[INPUT FOR THIS TASK]
'''

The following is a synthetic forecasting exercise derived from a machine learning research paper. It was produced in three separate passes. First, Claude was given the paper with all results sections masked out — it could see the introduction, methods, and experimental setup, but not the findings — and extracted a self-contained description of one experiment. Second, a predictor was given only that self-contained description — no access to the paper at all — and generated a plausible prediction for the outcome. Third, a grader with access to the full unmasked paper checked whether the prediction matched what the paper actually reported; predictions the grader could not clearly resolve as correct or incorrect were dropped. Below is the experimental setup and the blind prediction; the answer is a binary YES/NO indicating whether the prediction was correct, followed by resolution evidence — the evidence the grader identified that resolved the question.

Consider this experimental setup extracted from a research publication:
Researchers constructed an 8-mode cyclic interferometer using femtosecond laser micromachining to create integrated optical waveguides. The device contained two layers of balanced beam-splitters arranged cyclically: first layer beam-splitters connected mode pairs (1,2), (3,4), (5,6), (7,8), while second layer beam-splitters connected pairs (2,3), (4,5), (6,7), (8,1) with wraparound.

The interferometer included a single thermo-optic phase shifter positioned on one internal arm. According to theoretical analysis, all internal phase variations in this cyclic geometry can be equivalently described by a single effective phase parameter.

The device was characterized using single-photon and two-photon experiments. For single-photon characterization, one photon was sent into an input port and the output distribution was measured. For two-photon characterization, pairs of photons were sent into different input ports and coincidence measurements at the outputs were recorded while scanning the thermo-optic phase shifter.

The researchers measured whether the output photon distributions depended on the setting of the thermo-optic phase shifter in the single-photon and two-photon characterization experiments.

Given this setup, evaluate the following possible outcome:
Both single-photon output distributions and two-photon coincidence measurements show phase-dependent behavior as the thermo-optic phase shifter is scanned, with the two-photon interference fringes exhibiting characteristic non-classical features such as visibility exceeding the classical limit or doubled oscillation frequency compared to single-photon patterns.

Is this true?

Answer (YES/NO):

'''

[TASK INSTRUCTIONS]
Retype, exactly and only, the lines running from the one with "The interferometer included" through the final line of the listing above.

[OUTPUT FOR THIS TASK]
The interferometer included a single thermo-optic phase shifter positioned on one internal arm. According to theoretical analysis, all internal phase variations in this cyclic geometry can be equivalently described by a single effective phase parameter.

The device was characterized using single-photon and two-photon experiments. For single-photon characterization, one photon was sent into an input port and the output distribution was measured. For two-photon characterization, pairs of photons were sent into different input ports and coincidence measurements at the outputs were recorded while scanning the thermo-optic phase shifter.

The researchers measured whether the output photon distributions depended on the setting of the thermo-optic phase shifter in the single-photon and two-photon characterization experiments.

Given this setup, evaluate the following possible outcome:
Both single-photon output distributions and two-photon coincidence measurements show phase-dependent behavior as the thermo-optic phase shifter is scanned, with the two-photon interference fringes exhibiting characteristic non-classical features such as visibility exceeding the classical limit or doubled oscillation frequency compared to single-photon patterns.

Is this true?

Answer (YES/NO):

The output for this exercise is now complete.